As I think D Stanley is saying, your validation is equivalent to using an internal rate of return (IRR). However this won't replicate time-weighted return (TWR) with cash flows.

With cash flows and valuations, time-weighted return gives the most accurate result. Without valuations, IRR gives a useful result, but as the second example below shows, the additional valuation information improves the picture.

Without cash flows, TWR and IRR produce the same result.

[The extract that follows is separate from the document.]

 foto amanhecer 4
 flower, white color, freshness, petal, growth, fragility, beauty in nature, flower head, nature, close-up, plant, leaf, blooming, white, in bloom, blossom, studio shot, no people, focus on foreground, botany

``````Year     Value    Gain
1998      125
2001      250     100 %
2002      220     -12 %
2004      275      25 %

TWR = 2*0.88*1.25 - 1 = 120%   Annualised = 2.2^(1/6) - 1 = 14.0435 %

IRR : 125 (1 + x)^6 = 275    ∴ x = 14.0435 %
``````

With valuation information TWR still produces the expected return. IRR simply doesn't take the valuation information into account. (Useful if you don't have that information.)

``````Year     Value    Gain    Cash flow  New value
1998      125
2001      250     100 %     + 50       300
2002      264     -12 %     + 35       300
2004      375      25 %

TWR = 2*0.88*1.25 - 1 = 120%   Annualised = 2.2^(1/6) - 1 = 14.0435 %

IRR : 125 (1 + x)^6 + 50 (1 + x)^3 + 35 (1 + x)^2 = 375  ∴ x = 12.8738 %
``````

If you replay the IRR calculation with the TWR result the answer is not 375

``````x = 14.0435 %

125 (1 + x)^6 + 50 (1 + x)^3 + 35 (1 + x)^2 = 394.68
``````

This is equivalent to how your result is not matching. The same rate is being applied to every year.